WORK ORDER: In the text on North Korean missile exports, what did North Korea obtain from Pakistan in exchange for missile sales?

PASSAGE FOR REVIEW:
====

Since the late 1980s, as other potential suppliers withdrew from the market, North Korea has become the world’s leading missile exporter. Over the years, North Korea has sold at least several hundred Hwasong-5/6 or No-dong missiles, as well as materials, equipment, components and production technology to a range of customers, including Egypt, Iran, Libya, Pakistan, Syria, the United Arab Emirates and Yemen. In exchange, North Korea obtained cash, oil, opportunities for offshore testing and, in the case of Pakistan, nuclear technology. In recent years, however, opportunities for missile sales may have tailed off. Some of North Korea’s longstanding customers, such as Iran, have nearly achieved an independent production capability, reducing their need for North Korean imports and even presenting competition to North Korean sales. Other customers, such as Pakistan, Yemen, the UAE, Egypt and, most recently, Libya, have come under political pressure from Washington to sever their missile relationship with North Korea. In addition, Pyongyang has periodically exercised caution about proceeding with missile exports that it considers too politically explosive, such as its refusal to carry out a missile deal with Iraq on the eve of the 2003 war.

====

DATA PROVIDED:
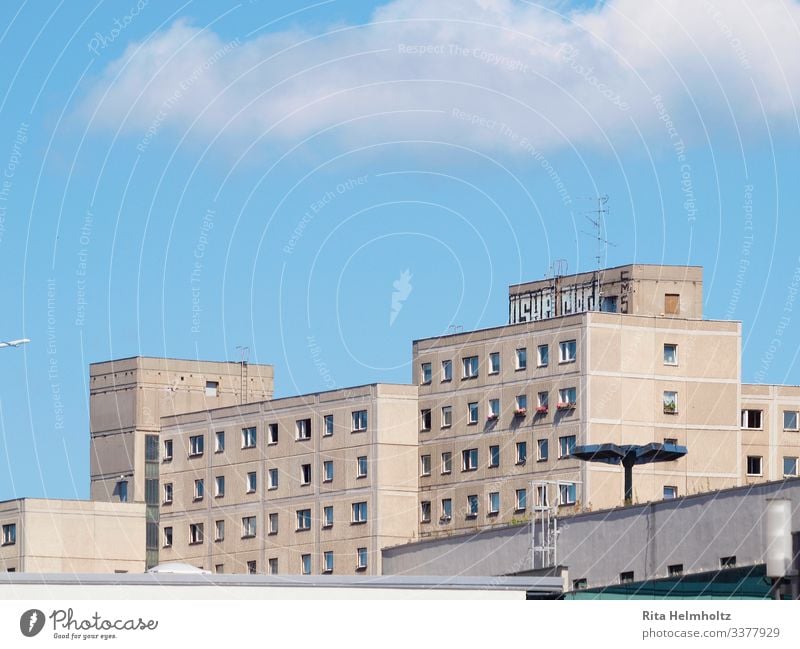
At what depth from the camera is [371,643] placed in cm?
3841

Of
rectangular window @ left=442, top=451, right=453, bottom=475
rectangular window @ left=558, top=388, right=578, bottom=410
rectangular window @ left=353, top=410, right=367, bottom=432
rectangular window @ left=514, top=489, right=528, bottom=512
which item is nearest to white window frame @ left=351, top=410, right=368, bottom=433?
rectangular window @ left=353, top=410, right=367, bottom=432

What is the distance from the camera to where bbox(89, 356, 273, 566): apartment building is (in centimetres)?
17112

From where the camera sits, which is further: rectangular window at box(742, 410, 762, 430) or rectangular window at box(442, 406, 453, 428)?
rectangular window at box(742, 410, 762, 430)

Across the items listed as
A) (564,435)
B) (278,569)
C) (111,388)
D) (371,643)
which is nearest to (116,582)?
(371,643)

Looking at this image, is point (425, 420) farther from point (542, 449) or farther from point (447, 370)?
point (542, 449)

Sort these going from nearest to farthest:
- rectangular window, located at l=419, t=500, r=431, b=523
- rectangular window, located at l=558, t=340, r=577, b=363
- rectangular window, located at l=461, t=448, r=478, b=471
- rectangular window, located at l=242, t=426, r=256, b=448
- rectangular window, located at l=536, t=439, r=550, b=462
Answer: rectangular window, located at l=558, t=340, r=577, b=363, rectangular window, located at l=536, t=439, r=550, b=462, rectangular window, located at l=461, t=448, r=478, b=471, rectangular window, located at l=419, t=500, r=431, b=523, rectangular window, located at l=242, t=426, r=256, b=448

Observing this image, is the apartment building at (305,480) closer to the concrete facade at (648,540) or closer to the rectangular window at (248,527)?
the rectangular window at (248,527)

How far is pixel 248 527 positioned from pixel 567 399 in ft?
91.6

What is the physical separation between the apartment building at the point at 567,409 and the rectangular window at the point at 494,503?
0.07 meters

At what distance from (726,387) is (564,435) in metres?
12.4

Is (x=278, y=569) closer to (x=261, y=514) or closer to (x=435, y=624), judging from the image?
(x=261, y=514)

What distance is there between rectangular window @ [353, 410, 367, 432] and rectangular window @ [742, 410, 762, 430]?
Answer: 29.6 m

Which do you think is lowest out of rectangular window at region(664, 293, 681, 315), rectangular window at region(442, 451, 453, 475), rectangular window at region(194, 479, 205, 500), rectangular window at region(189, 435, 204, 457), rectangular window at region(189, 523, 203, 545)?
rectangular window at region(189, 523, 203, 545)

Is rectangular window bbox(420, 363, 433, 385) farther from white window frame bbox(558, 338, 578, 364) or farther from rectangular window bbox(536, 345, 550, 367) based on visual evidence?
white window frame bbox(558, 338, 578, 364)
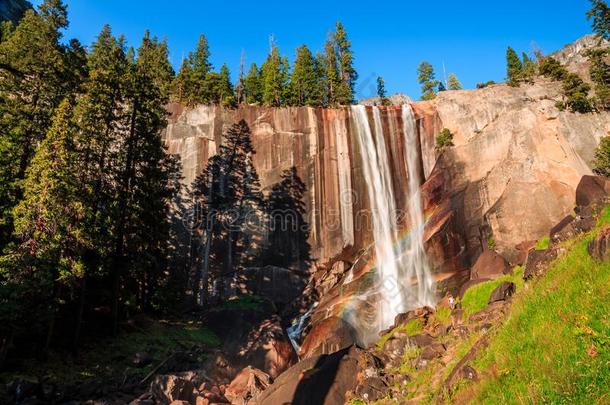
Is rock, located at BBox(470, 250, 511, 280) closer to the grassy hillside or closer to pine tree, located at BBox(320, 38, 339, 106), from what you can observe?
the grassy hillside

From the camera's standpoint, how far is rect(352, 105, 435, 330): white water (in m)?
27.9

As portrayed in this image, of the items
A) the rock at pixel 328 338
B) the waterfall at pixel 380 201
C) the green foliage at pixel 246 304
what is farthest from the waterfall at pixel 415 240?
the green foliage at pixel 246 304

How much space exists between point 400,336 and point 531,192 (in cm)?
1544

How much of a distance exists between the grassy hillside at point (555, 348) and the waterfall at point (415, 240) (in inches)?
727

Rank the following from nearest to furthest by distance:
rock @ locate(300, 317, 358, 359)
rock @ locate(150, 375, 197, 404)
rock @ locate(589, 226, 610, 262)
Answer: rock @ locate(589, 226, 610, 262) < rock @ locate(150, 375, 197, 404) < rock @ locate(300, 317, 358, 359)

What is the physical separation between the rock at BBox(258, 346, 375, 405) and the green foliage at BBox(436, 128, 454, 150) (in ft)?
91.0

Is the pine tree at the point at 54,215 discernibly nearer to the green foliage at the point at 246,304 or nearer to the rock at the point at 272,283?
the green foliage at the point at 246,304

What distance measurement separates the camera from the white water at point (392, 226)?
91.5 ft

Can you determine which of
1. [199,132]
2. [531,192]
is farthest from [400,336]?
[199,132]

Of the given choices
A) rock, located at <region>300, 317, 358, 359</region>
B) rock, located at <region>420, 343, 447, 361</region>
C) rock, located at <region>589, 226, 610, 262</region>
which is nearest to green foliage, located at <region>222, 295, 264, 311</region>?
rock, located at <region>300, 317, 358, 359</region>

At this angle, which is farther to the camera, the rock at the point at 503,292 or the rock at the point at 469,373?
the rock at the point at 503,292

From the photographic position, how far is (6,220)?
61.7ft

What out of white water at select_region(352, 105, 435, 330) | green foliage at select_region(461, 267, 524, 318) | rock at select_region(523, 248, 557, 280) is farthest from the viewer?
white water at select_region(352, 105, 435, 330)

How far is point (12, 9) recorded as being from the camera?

====

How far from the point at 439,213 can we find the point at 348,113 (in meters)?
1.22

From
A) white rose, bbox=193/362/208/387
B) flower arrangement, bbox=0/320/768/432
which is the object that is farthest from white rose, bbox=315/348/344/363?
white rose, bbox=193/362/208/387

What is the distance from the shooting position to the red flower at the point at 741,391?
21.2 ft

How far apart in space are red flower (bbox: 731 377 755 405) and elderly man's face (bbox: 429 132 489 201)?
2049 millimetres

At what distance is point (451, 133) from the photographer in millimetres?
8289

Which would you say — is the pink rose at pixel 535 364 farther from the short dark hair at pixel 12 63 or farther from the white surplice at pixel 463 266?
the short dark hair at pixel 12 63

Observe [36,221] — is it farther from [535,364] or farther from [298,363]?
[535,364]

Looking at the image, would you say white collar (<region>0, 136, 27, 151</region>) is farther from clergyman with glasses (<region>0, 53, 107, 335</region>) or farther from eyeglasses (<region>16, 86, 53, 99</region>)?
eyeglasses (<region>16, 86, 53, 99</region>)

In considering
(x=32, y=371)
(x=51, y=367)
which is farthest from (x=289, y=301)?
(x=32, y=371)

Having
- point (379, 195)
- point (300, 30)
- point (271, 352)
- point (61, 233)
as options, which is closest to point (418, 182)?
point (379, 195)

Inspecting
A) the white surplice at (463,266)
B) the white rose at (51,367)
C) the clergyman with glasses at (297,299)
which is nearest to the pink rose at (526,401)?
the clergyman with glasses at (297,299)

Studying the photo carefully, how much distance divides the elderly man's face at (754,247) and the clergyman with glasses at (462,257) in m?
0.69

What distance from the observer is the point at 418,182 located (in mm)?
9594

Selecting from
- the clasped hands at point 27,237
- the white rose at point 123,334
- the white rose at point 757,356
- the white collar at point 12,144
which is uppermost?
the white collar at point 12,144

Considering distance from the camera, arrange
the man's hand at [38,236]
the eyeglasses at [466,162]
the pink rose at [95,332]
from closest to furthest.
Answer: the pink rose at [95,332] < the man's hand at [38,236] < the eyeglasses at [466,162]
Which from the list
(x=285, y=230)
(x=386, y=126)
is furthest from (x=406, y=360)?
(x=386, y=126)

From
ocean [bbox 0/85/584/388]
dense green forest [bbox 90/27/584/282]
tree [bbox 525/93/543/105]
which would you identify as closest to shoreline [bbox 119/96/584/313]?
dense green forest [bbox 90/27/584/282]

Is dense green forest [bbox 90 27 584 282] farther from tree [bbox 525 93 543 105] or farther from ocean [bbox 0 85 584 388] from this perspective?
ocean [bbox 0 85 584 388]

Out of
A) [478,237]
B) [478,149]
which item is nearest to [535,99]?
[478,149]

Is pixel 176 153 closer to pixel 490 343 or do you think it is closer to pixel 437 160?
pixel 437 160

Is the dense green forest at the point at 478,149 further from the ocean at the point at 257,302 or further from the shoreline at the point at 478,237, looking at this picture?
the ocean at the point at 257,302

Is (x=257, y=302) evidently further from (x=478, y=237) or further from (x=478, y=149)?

====

ANSWER SECTION: Nuclear technology.